There's also an even bigger problem that can arise, the distribution can just end, such as the termination of CentOS, leaving lots of people hanging. In that case, I know some who started to pay Red Hat for RHEL, but most seem to have moved on to other distros, like Ubuntu. That kind of migration has a lot of the same issues, too, once again leaving me to recommend not to lean into the particulars too much.

apache -> nginx. Python versions. postgres. All fine.
Did you crossgrade to Debian in-place?
What is it that people do that breaks so often due to lack of backwards compatibility from the OS?

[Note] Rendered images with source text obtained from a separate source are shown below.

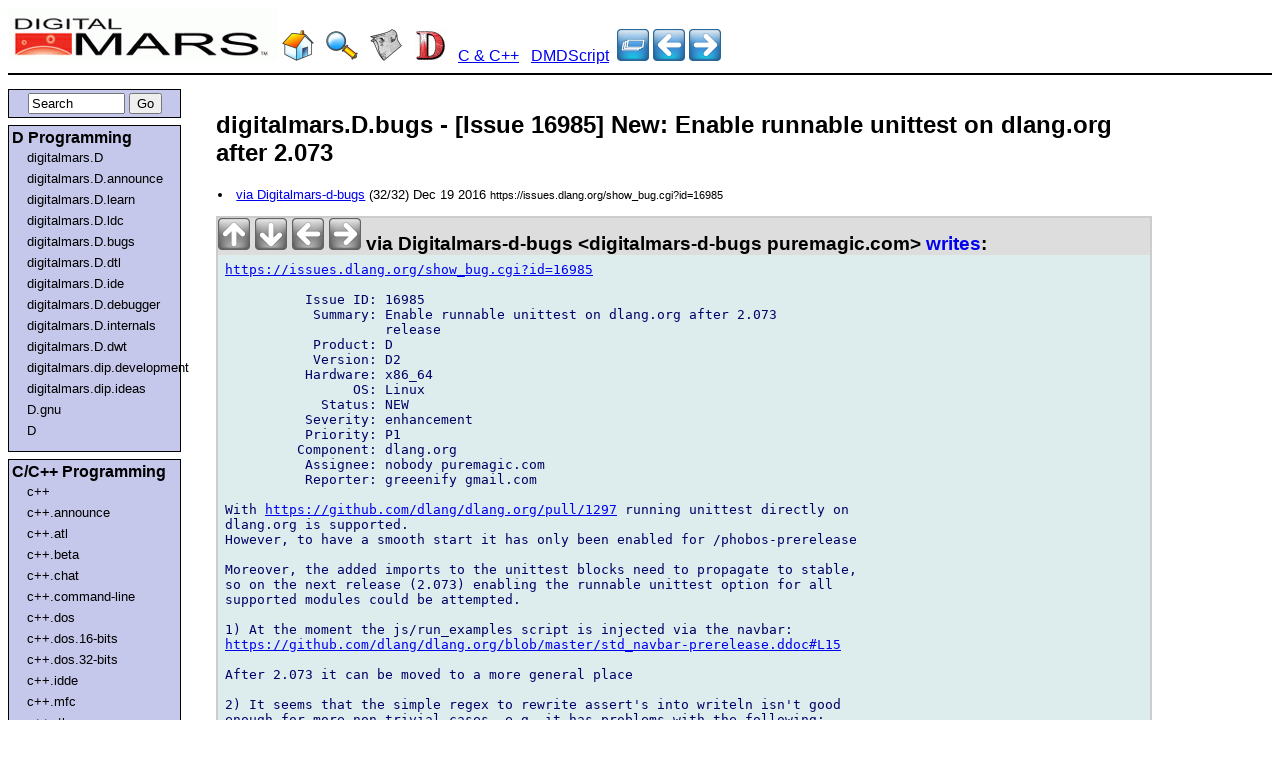

--- FILE ---
content_type: text/html; charset=utf-8
request_url: https://www.google.com/recaptcha/api2/aframe
body_size: 269
content:
<!DOCTYPE HTML><html><head><meta http-equiv="content-type" content="text/html; charset=UTF-8"></head><body><script nonce="QDf2_Lq-kxyqIlU9HBOT2Q">/** Anti-fraud and anti-abuse applications only. See google.com/recaptcha */ try{var clients={'sodar':'https://pagead2.googlesyndication.com/pagead/sodar?'};window.addEventListener("message",function(a){try{if(a.source===window.parent){var b=JSON.parse(a.data);var c=clients[b['id']];if(c){var d=document.createElement('img');d.src=c+b['params']+'&rc='+(localStorage.getItem("rc::a")?sessionStorage.getItem("rc::b"):"");window.document.body.appendChild(d);sessionStorage.setItem("rc::e",parseInt(sessionStorage.getItem("rc::e")||0)+1);localStorage.setItem("rc::h",'1768534731921');}}}catch(b){}});window.parent.postMessage("_grecaptcha_ready", "*");}catch(b){}</script></body></html>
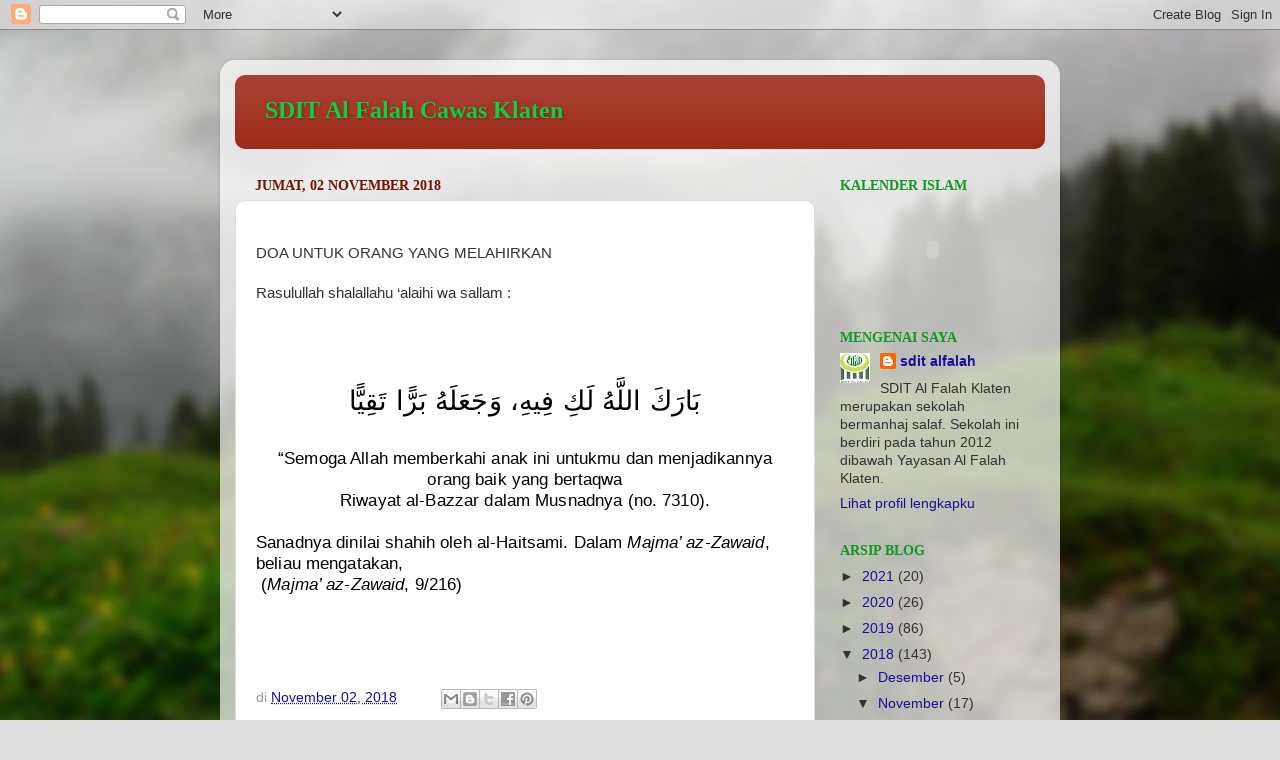

--- FILE ---
content_type: text/html; charset=UTF-8
request_url: https://sditalfalah.blogspot.com/b/stats?style=BLACK_TRANSPARENT&timeRange=ALL_TIME&token=APq4FmBVo-ybecVG-KMuaddgZd4vvSrDVELs8Dpk1gMMmN4_3crzKx_IQtFHw7X3GeCHO1KAaqciopnYQjij7hxhia_Bytq3Qg
body_size: -23
content:
{"total":37413,"sparklineOptions":{"backgroundColor":{"fillOpacity":0.1,"fill":"#000000"},"series":[{"areaOpacity":0.3,"color":"#202020"}]},"sparklineData":[[0,72],[1,1],[2,48],[3,86],[4,25],[5,37],[6,3],[7,1],[8,2],[9,3],[10,1],[11,4],[12,9],[13,4],[14,7],[15,18],[16,34],[17,8],[18,38],[19,50],[20,1],[21,2],[22,1],[23,2],[24,6],[25,2],[26,5],[27,2],[28,97],[29,2]],"nextTickMs":3600000}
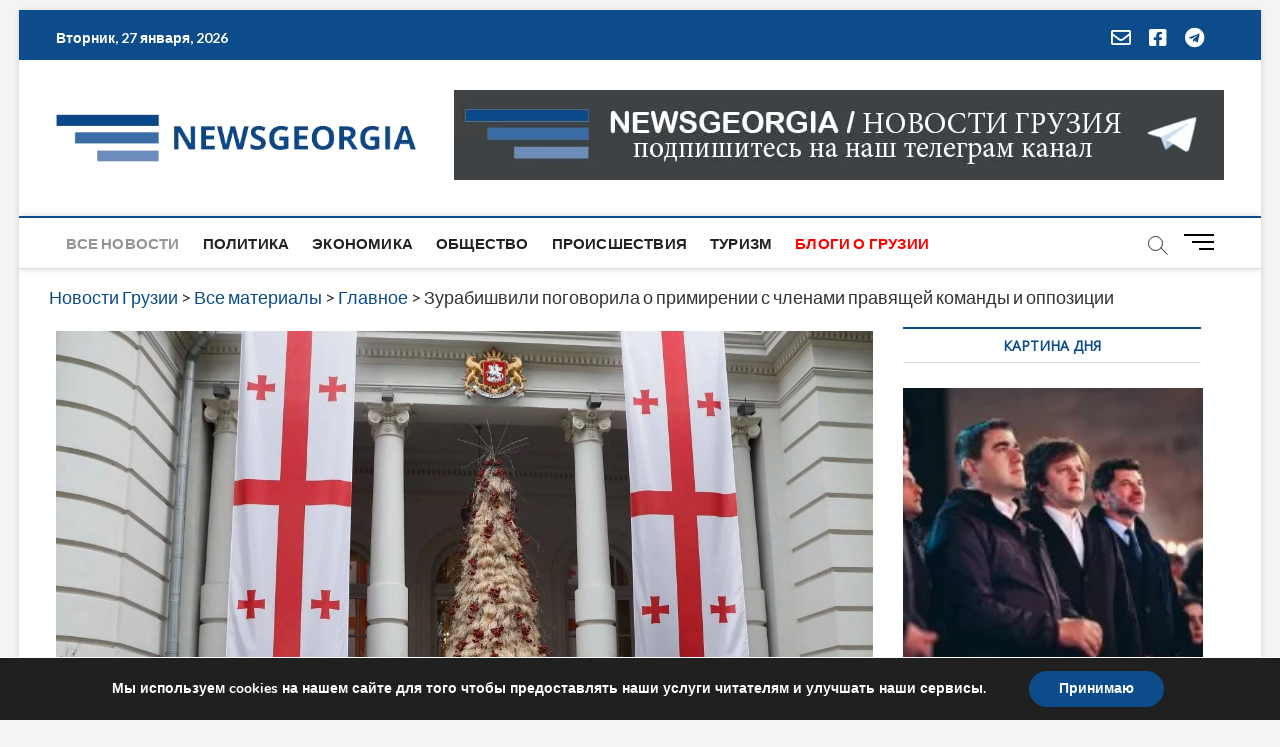

--- FILE ---
content_type: text/html; charset=utf-8
request_url: https://www.google.com/recaptcha/api2/aframe
body_size: 250
content:
<!DOCTYPE HTML><html><head><meta http-equiv="content-type" content="text/html; charset=UTF-8"></head><body><script nonce="SLn9ZThKR7KX9mKavBUr2g">/** Anti-fraud and anti-abuse applications only. See google.com/recaptcha */ try{var clients={'sodar':'https://pagead2.googlesyndication.com/pagead/sodar?'};window.addEventListener("message",function(a){try{if(a.source===window.parent){var b=JSON.parse(a.data);var c=clients[b['id']];if(c){var d=document.createElement('img');d.src=c+b['params']+'&rc='+(localStorage.getItem("rc::a")?sessionStorage.getItem("rc::b"):"");window.document.body.appendChild(d);sessionStorage.setItem("rc::e",parseInt(sessionStorage.getItem("rc::e")||0)+1);localStorage.setItem("rc::h",'1769465891421');}}}catch(b){}});window.parent.postMessage("_grecaptcha_ready", "*");}catch(b){}</script></body></html>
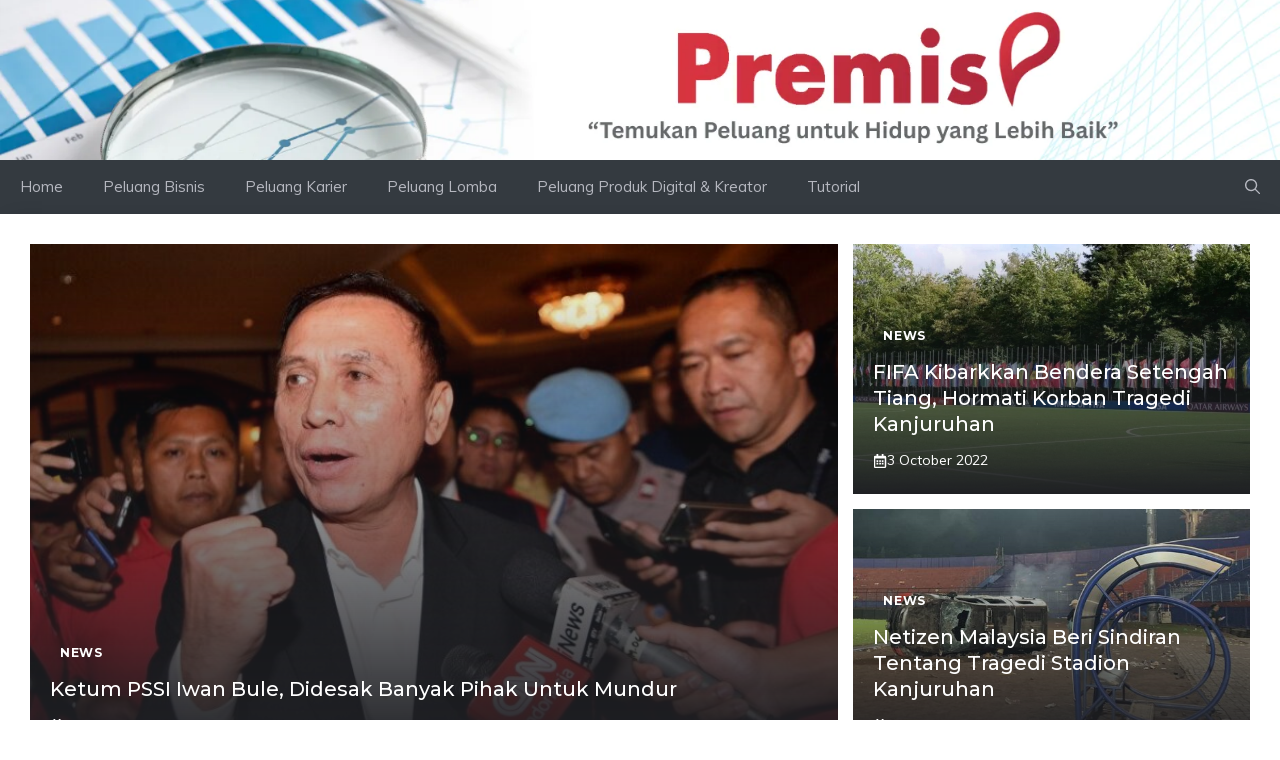

--- FILE ---
content_type: text/html; charset=utf-8
request_url: https://www.google.com/recaptcha/api2/aframe
body_size: 269
content:
<!DOCTYPE HTML><html><head><meta http-equiv="content-type" content="text/html; charset=UTF-8"></head><body><script nonce="bVGEr6MAwjNWBKW5bj1jfQ">/** Anti-fraud and anti-abuse applications only. See google.com/recaptcha */ try{var clients={'sodar':'https://pagead2.googlesyndication.com/pagead/sodar?'};window.addEventListener("message",function(a){try{if(a.source===window.parent){var b=JSON.parse(a.data);var c=clients[b['id']];if(c){var d=document.createElement('img');d.src=c+b['params']+'&rc='+(localStorage.getItem("rc::a")?sessionStorage.getItem("rc::b"):"");window.document.body.appendChild(d);sessionStorage.setItem("rc::e",parseInt(sessionStorage.getItem("rc::e")||0)+1);localStorage.setItem("rc::h",'1769042154858');}}}catch(b){}});window.parent.postMessage("_grecaptcha_ready", "*");}catch(b){}</script></body></html>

IMO, the lure of an LTS is that you don't need to keep testing if your computer is still working every week when a set of updates come. Not that things that your software depends on the details remain frozen. If your software depends on the details of something, you should add it as a dependency.

The bigger problem IMO is not that things break, it's that if you depend on one LTS release too heavily, and you wait too long to migrate from one LTS to another, everything breaks all at once.

What should be a gradual migration as new things develop turns into a singular nightmare.

What are you depending on the OS that isn't extremely backwards compatible?

Once in a decade you get something like a breaking upgrade of nginx, or the glibc debacle of 2003. That may take a person-week to fix[1], what can hardly be called "herculean".

1 - If you go with 1 person * 1 week, if you try to go with 7 people * 1 day, it will suddenly cost 7 person-weeks. But the only way upgrading is such a hurry is if you borked a lot of things prior to it.

Off the top of my head, some of the things that have broken at an LTS transition that I've been involved with are out-of-tree kernel module builds, C code using OpenSSL, Puppet config, Salt config, RPM specfiles, Python code, Perl code, Apache configs, shell scripts, Java code, bootloader configs, bootstrap scripts, and init scripts/configs (esp. sysvinit to systemd). Any one of these things is not a problem in isolation, the problem is due to having to fix all of them all at once. Too much complexity put into any one of them (often arising from external requirements or rushed implementations) also makes migrating harder. Waiting until the 11th hour on the EOL clock just adds to the stress of the process.

Many of my bad experiences were because of corporate policies and lack of proper prioritization at levels above system administration. However, the sysadmin does have some choice in the matter, especially when greenfielding. You can turn stability into a vice if you're not careful.